Election participation lower among immigrants than in the rest of the population

Parliamentary elections 2017.Photo: Håkon Mosvold Larsen / NTB scanpix

The proportion of voting immigrants who go the election booths during election time is lower than in the rest of the population, according to Statistics Norway (SSB).

At this year’s Parliamentary elections, 259,900, or 7 percent of the voters, will have immigrant backgrounds.

This is an increase of 44,800 since the previous Parliamentary election, which amounts to 1 percentage point, SSB reveals in a new report. Most of the immigrants with voting rights are from Pakistan, Iraq, Vietnam and Somalia.

In previous Parliamentary elections, this group used their voting rights to a lesser extent than the rest of the population. The total election participation amongst the general population was 78 percent.

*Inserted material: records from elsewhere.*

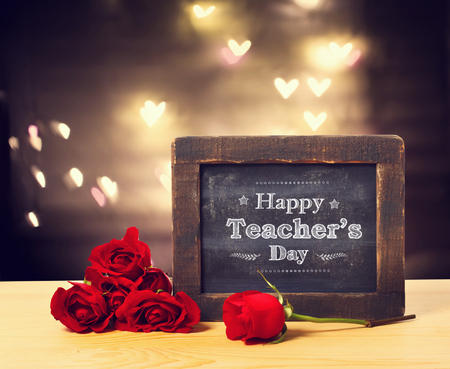 Happy Teachers day message on a small chalkboard with red roses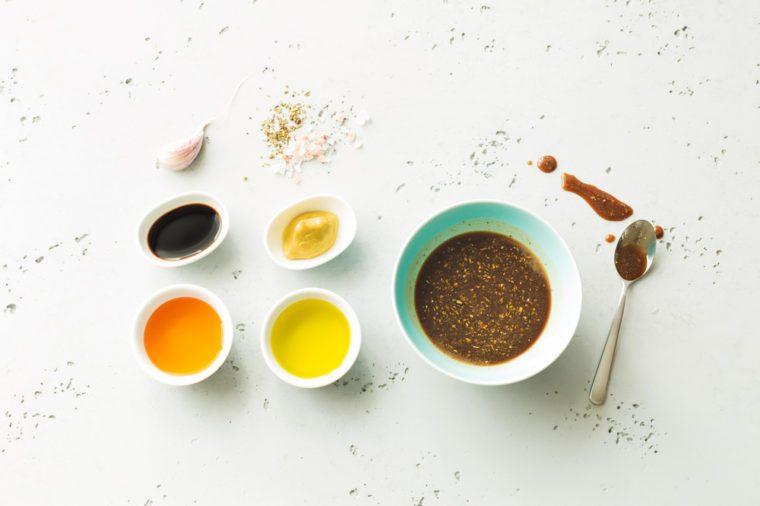 Homemade salad dressing and ingredients, including balsamic vinegar, honey, olive oil, mustard, garlic, and salt.
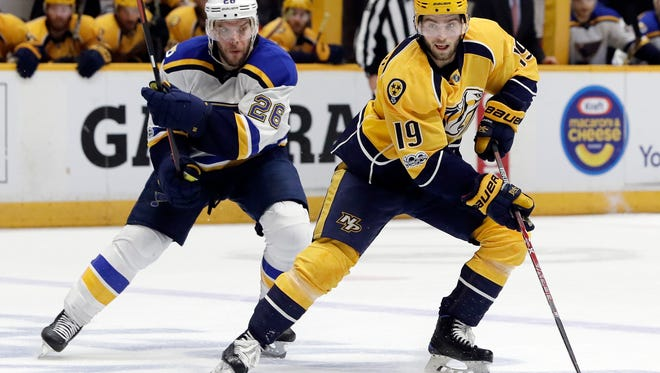 Nashville Predators center Calle Jarnkrok (19), of Sweden, is defended by St. Louis Blues' Paul Stastny (26) during the second period in Game 6 of a second-round NHL hockey playoff series Sunday, May 7, 2017, in Nashville, Tenn. (AP Photo/Mark Humphrey)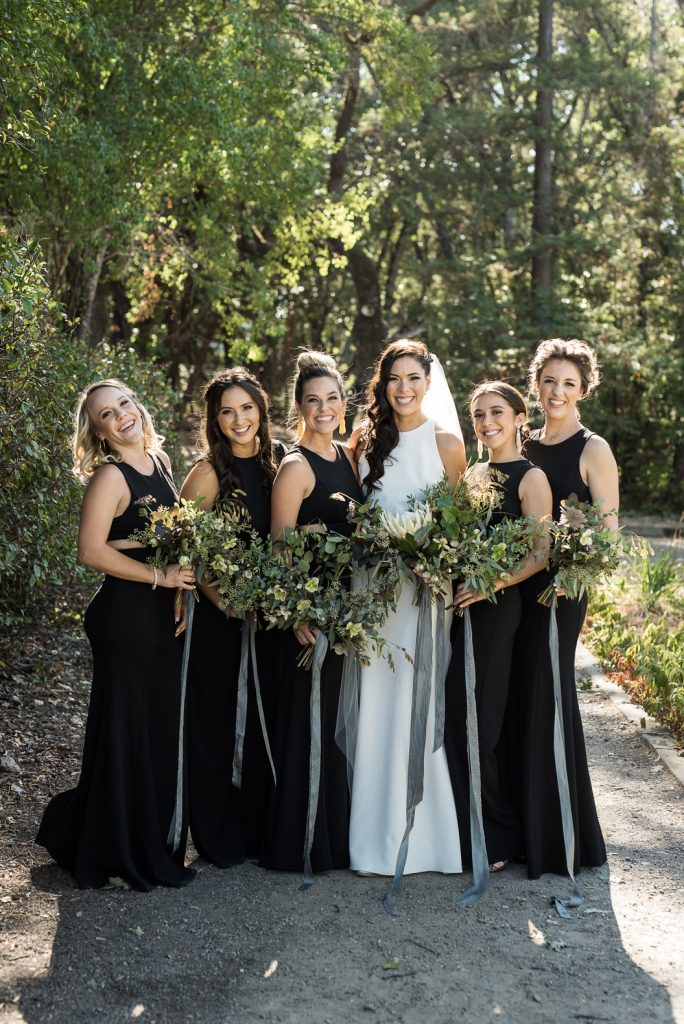 bridesmaids wearing black jumpsuits and greenery bouquets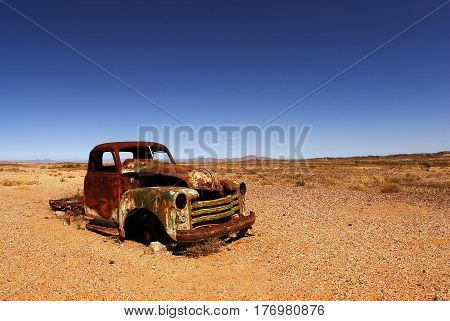 rusted car in the hot African desert
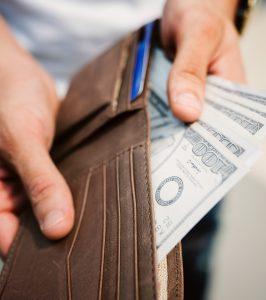 wallet with hundred dollar bills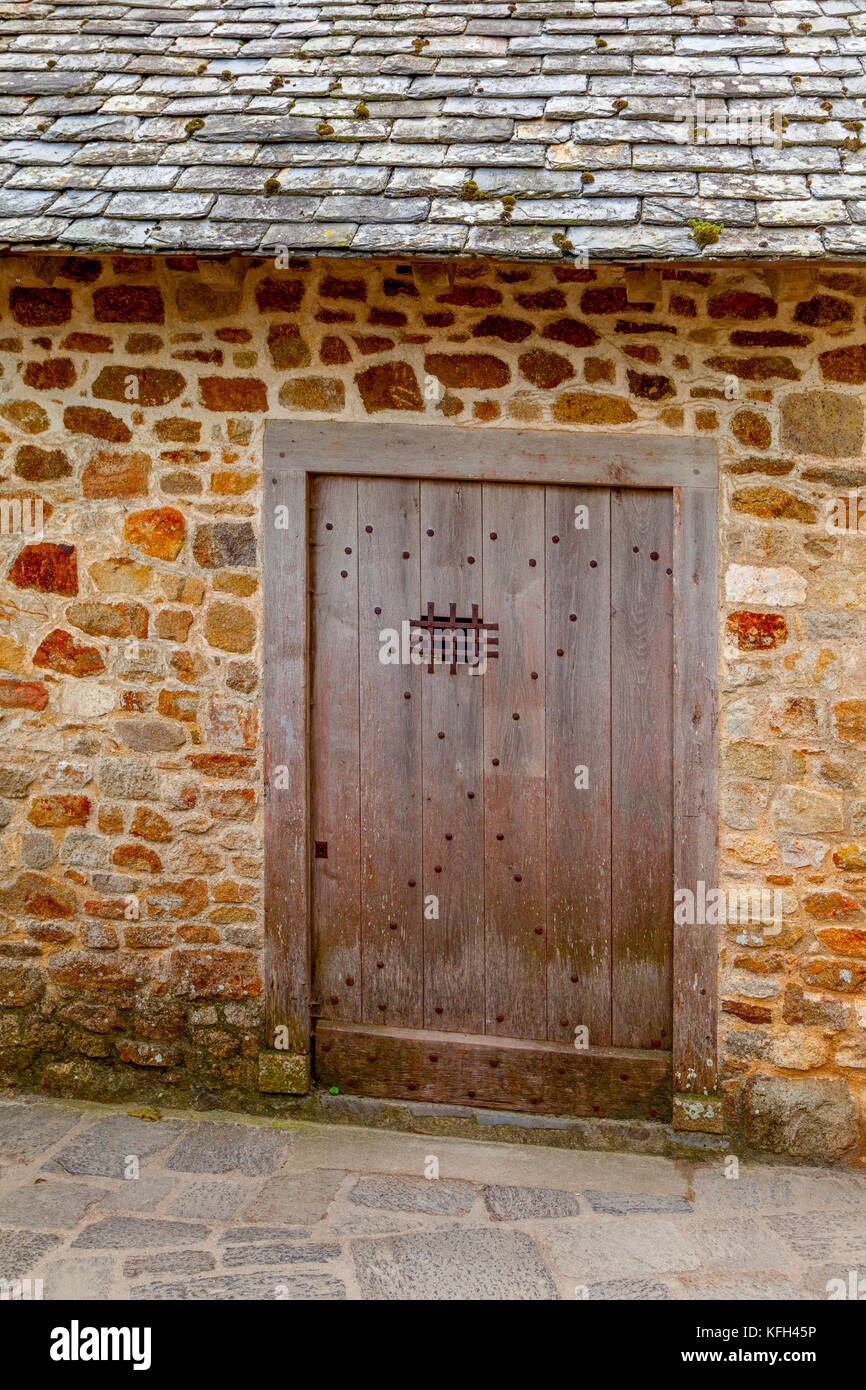 old stone doorway with wooden door on Mont Saint-Michel Normandy France - Stock Image
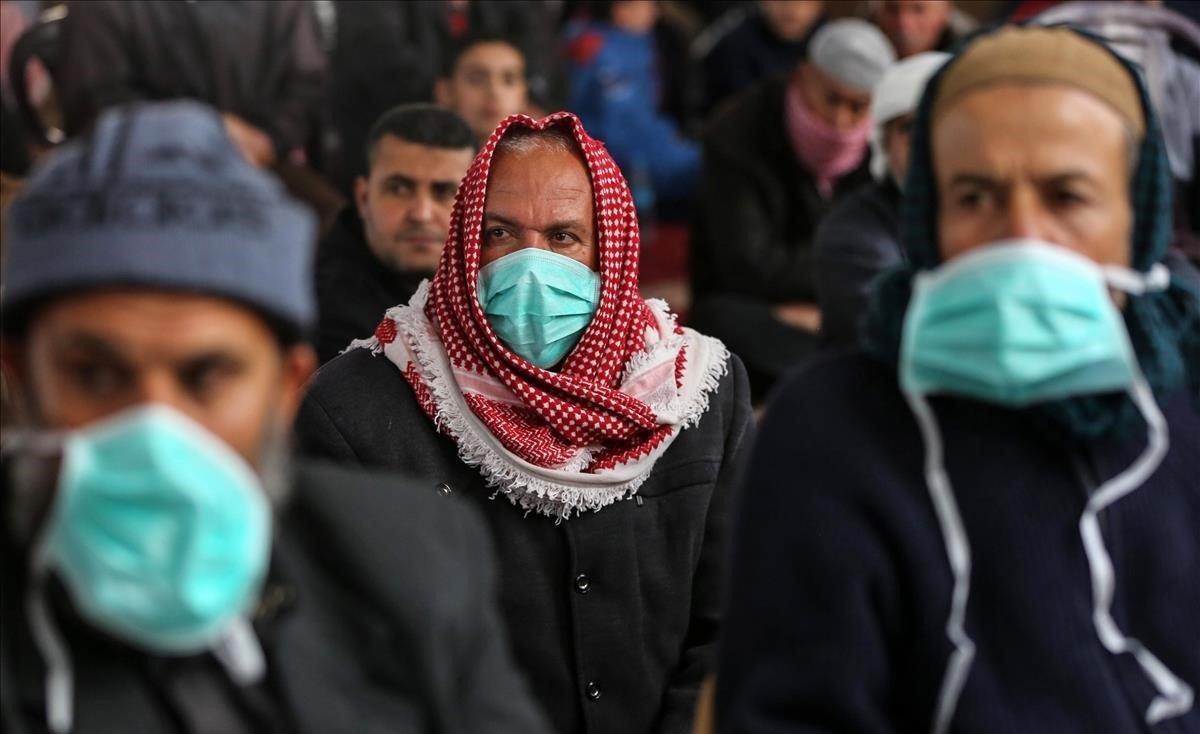 Musulmanes palestinos se protegen con máscaras durante el sermón del viernes, en Khan Youinis, Gaza.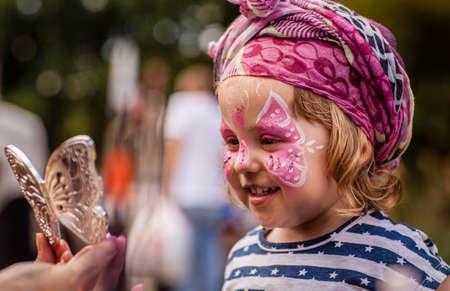 Kleines Mädchen, das ihr Gesicht während lokale Messe gemalt Standard-Bild - 33801962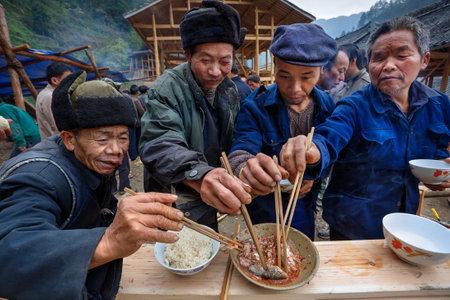 Langde Village, Guizhou, China - 16. April 2010: feierlichen Zeremonie der Baubeginn des neuen Bauer Bauernhaus, Gäste ländliche Ferien zusammen essen Fisch und Reis mit Stäbchen, Dorf Miao Editorial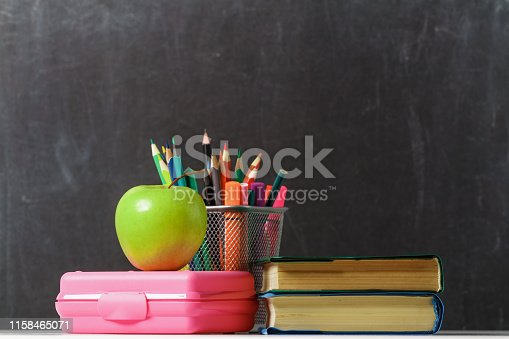 istock Set for the student. A stack of books, an apple, lunch box, pencils against the background of the school black board. The concept of education. Copy space 1158465071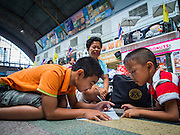 16 APRIL 2014 - BANGKOK, THAILAND: Boys do their homework on the floor of Hua Lamphong Railway Station, the main train station in Bangkok. They were waiting to catch a train to take them home after visiting family for the Songkran holiday in Bangkok. Thai highways, trains and buses were packed Wednesday as Thais started returning home after the long Songkran break. Songkran is normally three days long but this year many Thais had at least an extra day off because the holiday started on Sunday, so many Thais started traveling on Friday of last week.    PHOTO BY JACK KURTZ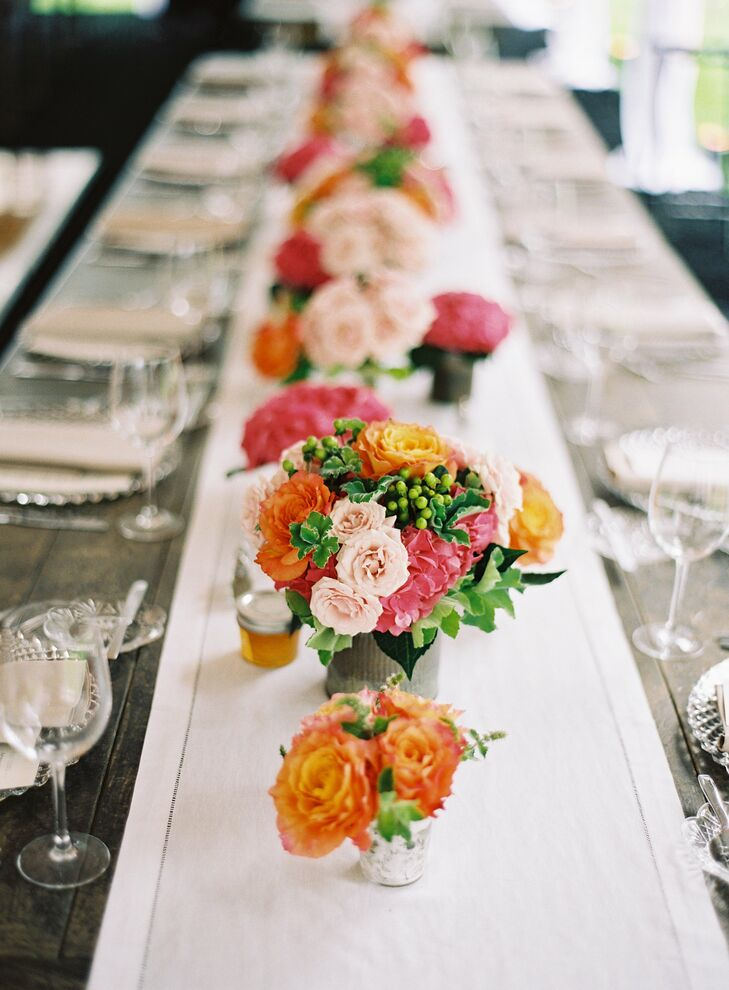 Small bunches of bright tangerine, coral and pink flowers in mercury glass vases were placed down the center of the reception tables.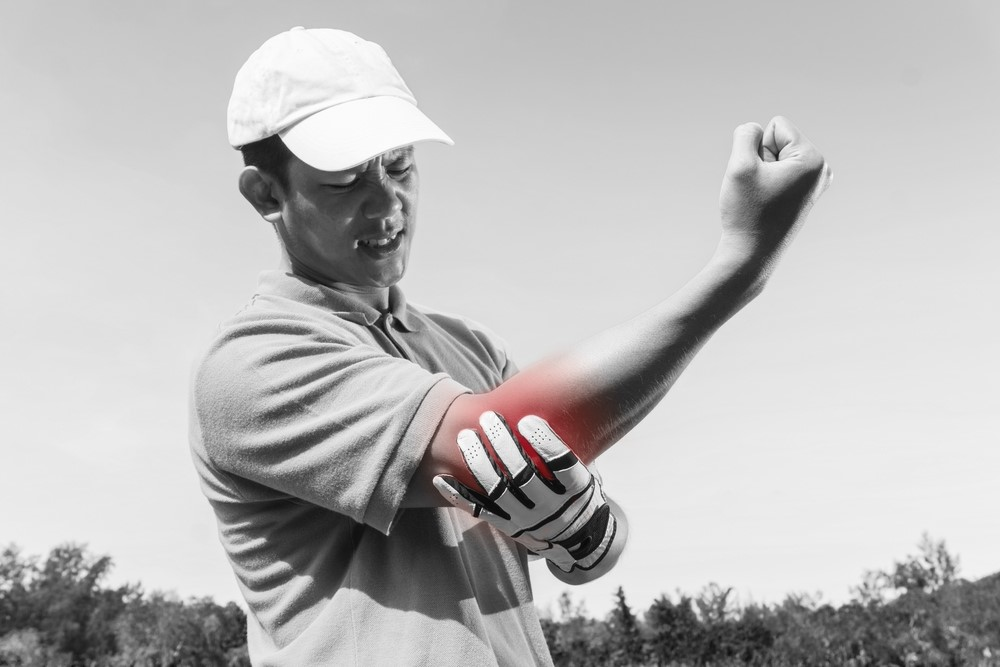 A golfer holding his arm with golfer's elbow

Election participation among people without immigrant background was 80 percent. For immigrants with Norwegian citizenship, the election participation was 54 per cent, and among those Norwegian-born with immigrant parents it was 53 per cent.

Øyvin Kleven, statistical advisor in the Division for Population Statistics in Statistics Norway, has tried to see why there are fewer voters with immigrant background compared to the rest of the population.

Among other things, he has examined whether the demographic composition of the two groups can explain some of the difference.

“Even though we take into account various factors that we know are indicative of the election participation, such as education, age, occupational activity and the like, we find that immigrants vote less frequently than the rest of the population,” he said.